SYDNEY: Australia’s economy grew 0.6 percent in the third-quarter, as business investment lifted despite weak household spending, reflecting the divergence between the two segments, official data showed Wednesday.
The quarterly expansion took the annual rate of growth to a healthy 2.8 percent, slightly below expectations but broadly in line with the central bank’s forecasts, the Australian Bureau of Statistics (ABS) figures showed.
“The solid 0.6 percent growth outcome in the September quarter national accounts has accelerated growth from 1.9 percent to 2.8 percent through the year,” Treasurer Scott Morrison told reporters in Canberra.
“This is above the OECD (Organisation for Economic Co-operation and Development) average and puts Australia back up towards the top of the pack for major advanced economies around the world.”
The previous quarter’s reading of 0.8 percent was revised up to 0.9 percent, extending the Australian economy’s uninterrupted growth to 26 years without a recession.
The ABS’ chief economist Bruce Hockman said the quarterly expansion was driven by increased activity in both private business investment and public infrastructure, which “underpinned broad growth across the industries”.
Seventeen out of 20 industries recorded positive growth, led by the professional, scientific and technical services, healthcare and social assistance, and manufacturing sectors.
While wages increased over the three months, household consumption was weak at 0.1 percent, leading to a rise in the savings ratio for the first time in five quarters, Hockman added.
‘No case for rate hike’
Australia has been exiting an unprecedented mining investment boom, with the Reserve Bank of Australia (RBA) cutting interest rates to a record-low of 1.50 percent since November 2011 to boost growth in non-resources industries.
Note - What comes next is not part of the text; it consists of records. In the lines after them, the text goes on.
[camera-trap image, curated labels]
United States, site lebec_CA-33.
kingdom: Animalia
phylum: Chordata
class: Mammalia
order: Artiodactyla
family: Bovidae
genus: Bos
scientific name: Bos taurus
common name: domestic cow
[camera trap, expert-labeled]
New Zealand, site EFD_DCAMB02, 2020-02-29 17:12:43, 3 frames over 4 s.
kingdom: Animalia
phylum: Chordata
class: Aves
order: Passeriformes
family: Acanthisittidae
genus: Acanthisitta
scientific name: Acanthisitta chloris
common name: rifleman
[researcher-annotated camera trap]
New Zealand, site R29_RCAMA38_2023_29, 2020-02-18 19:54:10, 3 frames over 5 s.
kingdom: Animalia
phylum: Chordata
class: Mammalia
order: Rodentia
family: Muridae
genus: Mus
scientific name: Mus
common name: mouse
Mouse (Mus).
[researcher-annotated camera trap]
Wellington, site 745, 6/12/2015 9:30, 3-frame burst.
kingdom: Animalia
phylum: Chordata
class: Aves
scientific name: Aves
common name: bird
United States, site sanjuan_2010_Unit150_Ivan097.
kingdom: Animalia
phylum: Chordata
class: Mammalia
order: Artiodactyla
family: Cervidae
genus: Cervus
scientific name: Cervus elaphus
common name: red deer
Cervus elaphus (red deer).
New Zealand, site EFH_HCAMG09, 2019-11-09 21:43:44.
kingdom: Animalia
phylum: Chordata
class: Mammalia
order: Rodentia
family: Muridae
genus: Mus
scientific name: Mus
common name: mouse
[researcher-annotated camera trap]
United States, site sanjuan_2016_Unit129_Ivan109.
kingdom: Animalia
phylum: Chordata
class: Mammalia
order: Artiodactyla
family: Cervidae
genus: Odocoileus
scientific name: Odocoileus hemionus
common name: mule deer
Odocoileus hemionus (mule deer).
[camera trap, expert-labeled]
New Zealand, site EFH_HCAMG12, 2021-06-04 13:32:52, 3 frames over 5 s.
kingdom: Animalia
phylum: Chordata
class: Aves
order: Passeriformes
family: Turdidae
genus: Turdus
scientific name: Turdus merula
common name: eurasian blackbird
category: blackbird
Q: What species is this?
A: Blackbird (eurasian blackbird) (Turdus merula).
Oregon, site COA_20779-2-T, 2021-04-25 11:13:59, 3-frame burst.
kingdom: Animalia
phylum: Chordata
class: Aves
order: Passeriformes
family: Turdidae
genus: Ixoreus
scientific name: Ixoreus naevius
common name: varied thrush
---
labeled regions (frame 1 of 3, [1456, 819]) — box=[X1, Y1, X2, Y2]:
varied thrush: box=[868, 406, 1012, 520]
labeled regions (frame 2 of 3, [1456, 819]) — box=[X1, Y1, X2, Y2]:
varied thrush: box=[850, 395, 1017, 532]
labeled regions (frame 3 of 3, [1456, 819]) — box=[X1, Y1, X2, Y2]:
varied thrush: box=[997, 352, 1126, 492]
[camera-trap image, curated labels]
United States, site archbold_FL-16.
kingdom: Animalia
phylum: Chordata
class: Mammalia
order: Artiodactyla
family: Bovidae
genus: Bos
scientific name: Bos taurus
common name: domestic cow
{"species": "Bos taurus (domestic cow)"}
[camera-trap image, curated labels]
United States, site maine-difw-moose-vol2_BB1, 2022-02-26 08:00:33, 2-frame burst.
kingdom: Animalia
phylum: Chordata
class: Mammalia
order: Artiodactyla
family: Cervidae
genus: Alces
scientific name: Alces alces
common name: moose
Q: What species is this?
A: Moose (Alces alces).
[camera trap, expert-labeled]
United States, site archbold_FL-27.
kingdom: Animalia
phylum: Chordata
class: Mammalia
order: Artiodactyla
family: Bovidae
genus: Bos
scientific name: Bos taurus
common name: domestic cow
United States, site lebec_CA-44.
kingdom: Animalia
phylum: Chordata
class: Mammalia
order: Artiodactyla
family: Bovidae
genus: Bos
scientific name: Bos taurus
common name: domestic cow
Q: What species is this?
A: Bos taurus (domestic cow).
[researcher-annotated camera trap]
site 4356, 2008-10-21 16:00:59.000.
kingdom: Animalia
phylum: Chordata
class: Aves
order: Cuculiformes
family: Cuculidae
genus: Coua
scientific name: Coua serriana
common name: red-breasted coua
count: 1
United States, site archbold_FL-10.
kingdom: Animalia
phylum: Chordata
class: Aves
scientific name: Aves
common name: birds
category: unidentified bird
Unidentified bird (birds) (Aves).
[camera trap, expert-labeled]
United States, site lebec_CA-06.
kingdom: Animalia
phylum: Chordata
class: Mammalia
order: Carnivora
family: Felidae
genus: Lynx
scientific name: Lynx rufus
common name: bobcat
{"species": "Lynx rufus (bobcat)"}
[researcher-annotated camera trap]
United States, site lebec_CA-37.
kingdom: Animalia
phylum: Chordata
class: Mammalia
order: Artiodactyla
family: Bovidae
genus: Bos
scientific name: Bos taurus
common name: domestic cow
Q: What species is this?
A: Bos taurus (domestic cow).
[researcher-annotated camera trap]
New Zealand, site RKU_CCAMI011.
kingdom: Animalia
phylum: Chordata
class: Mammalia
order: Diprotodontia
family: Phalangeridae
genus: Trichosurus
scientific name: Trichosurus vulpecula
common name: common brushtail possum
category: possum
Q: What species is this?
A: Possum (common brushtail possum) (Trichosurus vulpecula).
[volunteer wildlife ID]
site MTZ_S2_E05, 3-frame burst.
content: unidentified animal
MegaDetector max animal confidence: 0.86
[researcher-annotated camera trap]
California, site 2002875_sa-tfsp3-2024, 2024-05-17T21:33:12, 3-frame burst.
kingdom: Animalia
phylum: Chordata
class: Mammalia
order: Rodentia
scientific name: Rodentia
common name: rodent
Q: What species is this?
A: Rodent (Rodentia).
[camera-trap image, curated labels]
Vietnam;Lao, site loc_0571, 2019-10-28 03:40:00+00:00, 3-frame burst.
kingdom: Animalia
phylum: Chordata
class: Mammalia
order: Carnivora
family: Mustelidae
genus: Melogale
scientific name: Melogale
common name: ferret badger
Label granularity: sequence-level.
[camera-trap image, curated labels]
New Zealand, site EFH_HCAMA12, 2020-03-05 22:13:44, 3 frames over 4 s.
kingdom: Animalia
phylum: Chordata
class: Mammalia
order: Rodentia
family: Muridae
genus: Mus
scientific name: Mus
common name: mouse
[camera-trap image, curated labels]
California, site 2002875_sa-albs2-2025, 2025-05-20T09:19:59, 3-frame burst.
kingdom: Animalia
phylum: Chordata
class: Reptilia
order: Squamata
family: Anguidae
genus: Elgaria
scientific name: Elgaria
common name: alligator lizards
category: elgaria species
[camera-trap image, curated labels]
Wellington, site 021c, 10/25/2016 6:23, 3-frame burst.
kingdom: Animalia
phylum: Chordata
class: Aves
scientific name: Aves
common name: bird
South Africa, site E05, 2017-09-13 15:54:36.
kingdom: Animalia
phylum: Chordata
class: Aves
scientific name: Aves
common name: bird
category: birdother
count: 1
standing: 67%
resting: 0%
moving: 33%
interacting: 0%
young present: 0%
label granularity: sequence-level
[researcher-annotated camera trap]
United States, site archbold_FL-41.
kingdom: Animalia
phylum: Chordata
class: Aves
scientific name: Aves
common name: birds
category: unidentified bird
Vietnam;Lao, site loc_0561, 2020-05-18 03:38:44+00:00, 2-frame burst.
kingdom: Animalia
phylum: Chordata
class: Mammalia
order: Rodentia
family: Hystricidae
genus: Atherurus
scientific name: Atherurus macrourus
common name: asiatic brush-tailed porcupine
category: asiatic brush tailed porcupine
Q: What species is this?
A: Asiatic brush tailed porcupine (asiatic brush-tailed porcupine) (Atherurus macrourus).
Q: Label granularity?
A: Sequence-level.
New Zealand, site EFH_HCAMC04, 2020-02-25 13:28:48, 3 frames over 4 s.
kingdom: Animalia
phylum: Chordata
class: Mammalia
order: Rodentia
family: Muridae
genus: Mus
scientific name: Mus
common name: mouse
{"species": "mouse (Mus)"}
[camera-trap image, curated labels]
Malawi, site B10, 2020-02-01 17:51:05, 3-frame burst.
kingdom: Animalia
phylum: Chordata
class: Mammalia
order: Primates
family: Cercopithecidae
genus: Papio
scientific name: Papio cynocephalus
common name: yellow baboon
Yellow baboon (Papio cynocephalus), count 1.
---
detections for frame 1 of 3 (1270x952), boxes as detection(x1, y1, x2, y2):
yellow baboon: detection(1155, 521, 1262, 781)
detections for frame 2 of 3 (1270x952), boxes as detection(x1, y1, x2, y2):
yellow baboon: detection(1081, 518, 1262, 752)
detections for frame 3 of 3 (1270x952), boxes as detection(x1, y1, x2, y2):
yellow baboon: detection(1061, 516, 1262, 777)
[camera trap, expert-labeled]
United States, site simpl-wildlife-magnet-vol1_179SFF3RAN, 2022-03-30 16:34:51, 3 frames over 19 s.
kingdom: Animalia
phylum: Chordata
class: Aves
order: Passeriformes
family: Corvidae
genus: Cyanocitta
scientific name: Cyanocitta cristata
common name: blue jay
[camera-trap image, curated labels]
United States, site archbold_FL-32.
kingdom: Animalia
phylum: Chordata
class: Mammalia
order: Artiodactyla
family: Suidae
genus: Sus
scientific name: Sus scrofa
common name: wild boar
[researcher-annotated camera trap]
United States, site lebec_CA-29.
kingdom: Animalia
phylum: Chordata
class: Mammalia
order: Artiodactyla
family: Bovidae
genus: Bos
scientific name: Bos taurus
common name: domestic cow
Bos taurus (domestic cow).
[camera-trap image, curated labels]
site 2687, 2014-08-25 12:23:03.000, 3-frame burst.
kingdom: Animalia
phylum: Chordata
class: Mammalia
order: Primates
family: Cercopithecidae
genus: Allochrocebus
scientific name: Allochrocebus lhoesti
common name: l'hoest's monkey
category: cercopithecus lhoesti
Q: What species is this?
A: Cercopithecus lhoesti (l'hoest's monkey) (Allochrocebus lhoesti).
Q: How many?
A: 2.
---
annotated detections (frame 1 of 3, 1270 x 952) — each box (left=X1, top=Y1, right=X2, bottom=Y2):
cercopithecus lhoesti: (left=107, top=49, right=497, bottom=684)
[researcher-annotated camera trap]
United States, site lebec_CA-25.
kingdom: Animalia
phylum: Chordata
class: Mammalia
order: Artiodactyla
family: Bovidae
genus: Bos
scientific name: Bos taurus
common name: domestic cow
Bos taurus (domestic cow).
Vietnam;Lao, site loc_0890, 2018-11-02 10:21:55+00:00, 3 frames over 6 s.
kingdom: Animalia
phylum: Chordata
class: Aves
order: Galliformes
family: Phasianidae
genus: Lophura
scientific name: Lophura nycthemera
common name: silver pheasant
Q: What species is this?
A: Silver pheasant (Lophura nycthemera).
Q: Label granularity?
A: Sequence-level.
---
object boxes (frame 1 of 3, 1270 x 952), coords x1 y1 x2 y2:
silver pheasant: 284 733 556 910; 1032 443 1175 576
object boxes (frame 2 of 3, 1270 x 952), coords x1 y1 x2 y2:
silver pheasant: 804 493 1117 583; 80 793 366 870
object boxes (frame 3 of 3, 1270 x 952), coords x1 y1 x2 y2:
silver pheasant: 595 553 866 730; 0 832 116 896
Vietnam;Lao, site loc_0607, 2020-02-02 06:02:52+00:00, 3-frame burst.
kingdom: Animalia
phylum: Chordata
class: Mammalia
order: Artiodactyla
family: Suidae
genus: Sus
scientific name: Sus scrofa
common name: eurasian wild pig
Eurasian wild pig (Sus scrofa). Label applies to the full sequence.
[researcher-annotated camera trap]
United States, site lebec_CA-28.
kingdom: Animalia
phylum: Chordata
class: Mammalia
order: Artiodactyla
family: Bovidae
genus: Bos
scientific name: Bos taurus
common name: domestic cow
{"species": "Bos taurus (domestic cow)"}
But the transition has been rocky, with the central bank keeping rates on hold for one-and-a-half years amid concerns about tepid wages growth, high household debt and soft inflation figures.
“The dichotomy between the business and household sectors was plain to see in today’s Q3 GDP numbers,” HSBC economists Paul Bloxham and Daniel Smith said in a note.
“As yet, the improvement in business conditions has yet to meaningfully feed through to the household sector.”
Economists said they did not expect a near-term rise in interest rates until a pick-up in wages and inflation, which at 1.8 percent is below the Reserve Bank’s target band of 2.0-3.0 percent.
Domestic price pressures remained soft in the third quarter — the weakest reading since March quarter 2016, the data showed.
While total compensation of employees grew by 1.2 percent for the quarter, it was driven by employment rather than wages, analysts said.
“The RBA is clearly increasingly confident with the trajectory of the economy in terms of activity and the labour market, but inflation remains too low,” ANZ senior economist Felicity Emmett said.
“There are some signs today of a pick-up, but that will need to be confirmed by other indicators, in particular the wage price index, before the RBA will be confident to lift the cash rate.”
Capital Economics’ chief economist for Australia and New Zealand Paul Dales said he did not expect GDP growth next year to meet the RBA’s 3.0 percent forecast.
“The performance of the economy in 2018 will largely come down to whether stronger business investment can continue to compensate for weaker dwellings investment and consumption, as it did in the third quarter,” he said.